"Learning productivity" is a phrase chosen to discourage any dismissive thought that, because "productivity" is a business word, productivity in education is solely about "business" or administrative productivity. Following the money in education, after all, reveals the dominant role (among total expense outlays) of the expense of supporting teaching and learning and, thus, raises questions about today's financial models for core teaching and learning activities. Education's "business models" have for years relied on student headcounts, student FTEs, credit hours, and other "unit" inputs to generate the revenues that pay for outflowing outcome expenses. That's why "learning productivity" is an undeniably apt phrase for considering outcomes versus costs in education – the effectiveness and the efficiency resulting from the private and public investments that pay for education's outcomes, which should be measured with quantitative evidence for credentials granted and learning (competencies) achieved. The "learning productivity crisis" is the pressing need to change the financial or business model for education to focus, not on input revenues in support of educational opportunity, but on incenting the assured educational outcomes that are needed at global scale for civic and economic security.

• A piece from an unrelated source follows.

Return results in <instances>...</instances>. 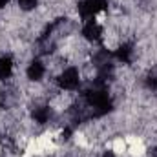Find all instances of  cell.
Segmentation results:
<instances>
[{"instance_id":"obj_1","label":"cell","mask_w":157,"mask_h":157,"mask_svg":"<svg viewBox=\"0 0 157 157\" xmlns=\"http://www.w3.org/2000/svg\"><path fill=\"white\" fill-rule=\"evenodd\" d=\"M108 7V0H80L78 2V15L84 20H91L102 9Z\"/></svg>"},{"instance_id":"obj_2","label":"cell","mask_w":157,"mask_h":157,"mask_svg":"<svg viewBox=\"0 0 157 157\" xmlns=\"http://www.w3.org/2000/svg\"><path fill=\"white\" fill-rule=\"evenodd\" d=\"M78 82H80V75H78L77 68H66V70H62L59 78H57L59 88L60 90H68V91L75 90L78 86Z\"/></svg>"},{"instance_id":"obj_3","label":"cell","mask_w":157,"mask_h":157,"mask_svg":"<svg viewBox=\"0 0 157 157\" xmlns=\"http://www.w3.org/2000/svg\"><path fill=\"white\" fill-rule=\"evenodd\" d=\"M82 35H84L86 40L95 42V40H99L102 37V28H101L93 18H91V20H86V24H84V28H82Z\"/></svg>"},{"instance_id":"obj_4","label":"cell","mask_w":157,"mask_h":157,"mask_svg":"<svg viewBox=\"0 0 157 157\" xmlns=\"http://www.w3.org/2000/svg\"><path fill=\"white\" fill-rule=\"evenodd\" d=\"M44 73H46V68H44V64H42L40 60H33V62L28 66V70H26L28 78L33 80V82H39L40 78L44 77Z\"/></svg>"},{"instance_id":"obj_5","label":"cell","mask_w":157,"mask_h":157,"mask_svg":"<svg viewBox=\"0 0 157 157\" xmlns=\"http://www.w3.org/2000/svg\"><path fill=\"white\" fill-rule=\"evenodd\" d=\"M51 119V108L49 106H39L33 110V121L37 124H46Z\"/></svg>"},{"instance_id":"obj_6","label":"cell","mask_w":157,"mask_h":157,"mask_svg":"<svg viewBox=\"0 0 157 157\" xmlns=\"http://www.w3.org/2000/svg\"><path fill=\"white\" fill-rule=\"evenodd\" d=\"M132 55H133V48L130 44H121L117 48V51H115V57L122 64H130L132 62Z\"/></svg>"},{"instance_id":"obj_7","label":"cell","mask_w":157,"mask_h":157,"mask_svg":"<svg viewBox=\"0 0 157 157\" xmlns=\"http://www.w3.org/2000/svg\"><path fill=\"white\" fill-rule=\"evenodd\" d=\"M11 73H13V59L9 55L7 57H0V80L9 78Z\"/></svg>"},{"instance_id":"obj_8","label":"cell","mask_w":157,"mask_h":157,"mask_svg":"<svg viewBox=\"0 0 157 157\" xmlns=\"http://www.w3.org/2000/svg\"><path fill=\"white\" fill-rule=\"evenodd\" d=\"M18 6L22 11H31L37 7V0H18Z\"/></svg>"},{"instance_id":"obj_9","label":"cell","mask_w":157,"mask_h":157,"mask_svg":"<svg viewBox=\"0 0 157 157\" xmlns=\"http://www.w3.org/2000/svg\"><path fill=\"white\" fill-rule=\"evenodd\" d=\"M102 157H115V152H113V150H106V152L102 154Z\"/></svg>"},{"instance_id":"obj_10","label":"cell","mask_w":157,"mask_h":157,"mask_svg":"<svg viewBox=\"0 0 157 157\" xmlns=\"http://www.w3.org/2000/svg\"><path fill=\"white\" fill-rule=\"evenodd\" d=\"M7 2H9V0H0V9H2V7H6V6H7Z\"/></svg>"}]
</instances>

I’ve been working since early 2009 on a monograph on the learning productivity crisis. Yes, I said monograph – weighing in now at around 60 pages. I apologize for suggesting such a lengthy read, but the learning productivity crisis is a complex, multi-dimensional, challenge to the education enterprise and its role in sustaining a prosperous and peaceful world. First posted to this blog in June, the monograph will be available in its at-that-moment form through a left-column link on my About page labeled Waste Not the Learning Productivity Crisis. That link, in URL terms, will continue to be http://institutionalperformance.typepad.com/WHG/Waste_Not_the_Learning_Productivity_Crisis.pdf, even as the PDF file is periodically edited and saved under the same file name.
According to EDUCAUSE, we need “uncommon thinking for the common good." We therefore should understand the future education common good before trying to think uncommonly about education. That's why I conceived the monograph from an evidence-driven, tough-love, policy perspective that may provoke uncommon thanking and change-leadership from education leaders of all stripes from all nations. The monograph pulls together and documents the major pressures facing education around the world. It goes on to recommend how to think about those pressures in terms of globalization and how to relieve them by using technology strategically. Among its many claims, it purports to:
- Define a “learning productivity agenda” – in Section II.D.
- Connect the learning productivity agenda to ongoing pressures that are often described in terms of accountability, accessibility, and affordability – in Section II.E.
- Make the case that learning productivity is at a crisis stage – starting via the metaphor of a global brains race in Section II.F and continuing in Sections VII – IX via the metaphors of assessment, pipeline, and economic icebergs.
- Explain why and how the strategic application of technology and “learning-cloud" strategies are necessary to any resolution of the crisis at scale – starting in Section II.F.6 and continuing in depth in Sections V and VI.
- Offer case-study examples to ground the monograph's grand themes – see the “profiles in productivity" in Section III.
- Propose a “Education Assurance Consortium” (EAC) in Section X to make education entitlements available to learners who earn them, while also equalizing the current education-provider centric education universe to focus more on learning outcomes and to give more control to learners and the civic and economic needs of the world. The EAC may be blue-sky in its reach, but its agenda can be realistically engaged in the U.S., for example, at the level of education systems and state governments.
With or without an Education Assurance Consortium, there are directional recommendations throughout the monograph that need to prevail for the common good. Some of these recommendations will be viewed as unrealistic or simplistic, such as the idea of earning an entitlement by submitting periodically to common, normative assessments of basic fluencies and critical thinking skills. Such provocations to the education enterprise, however, merit serious discussion along the way to equalizing or better balancing rights and attendant responsibilities among education providers and education investors (students, parents, governments, employers, philanthropists) – the basic idea behind an EAC-like construct.